#### Your goal
Across these entries, work out how many lines carry the string "United", and give only that number.
/---
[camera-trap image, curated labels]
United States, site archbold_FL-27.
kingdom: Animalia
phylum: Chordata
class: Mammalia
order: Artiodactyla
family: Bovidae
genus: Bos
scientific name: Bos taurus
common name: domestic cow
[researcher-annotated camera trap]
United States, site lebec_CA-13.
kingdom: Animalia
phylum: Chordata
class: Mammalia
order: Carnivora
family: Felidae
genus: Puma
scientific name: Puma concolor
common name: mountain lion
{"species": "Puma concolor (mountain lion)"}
\---
/---
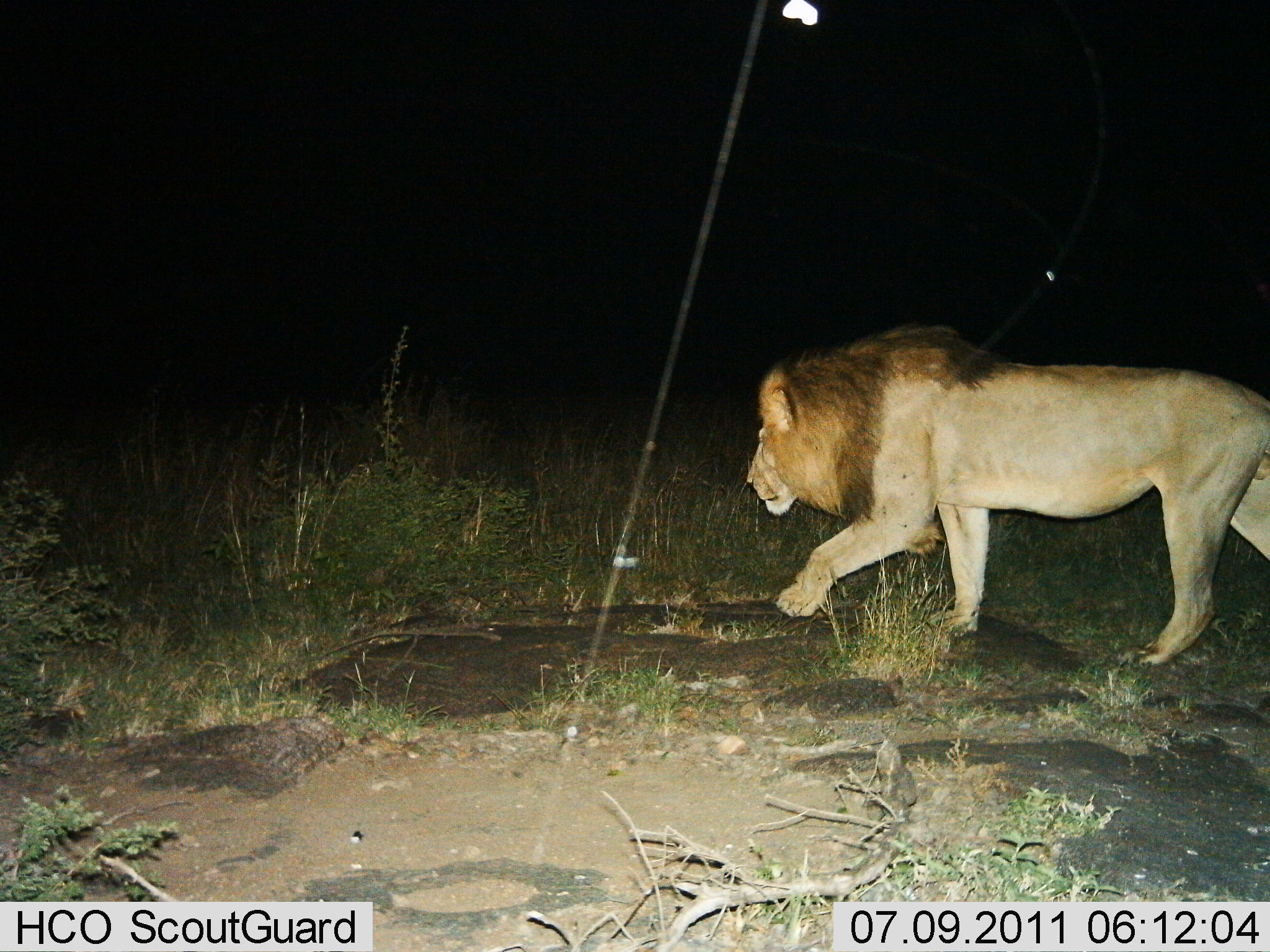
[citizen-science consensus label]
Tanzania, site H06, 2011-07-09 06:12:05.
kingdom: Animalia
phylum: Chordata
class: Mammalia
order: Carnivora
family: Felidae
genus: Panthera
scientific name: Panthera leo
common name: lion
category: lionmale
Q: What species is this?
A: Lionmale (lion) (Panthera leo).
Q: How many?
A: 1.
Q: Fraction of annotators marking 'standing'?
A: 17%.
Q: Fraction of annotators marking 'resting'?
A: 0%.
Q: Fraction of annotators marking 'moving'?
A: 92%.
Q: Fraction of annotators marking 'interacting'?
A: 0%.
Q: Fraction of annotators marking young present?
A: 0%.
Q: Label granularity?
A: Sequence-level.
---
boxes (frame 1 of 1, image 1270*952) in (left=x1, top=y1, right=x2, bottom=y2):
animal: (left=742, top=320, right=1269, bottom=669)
\---
#### Answer box
2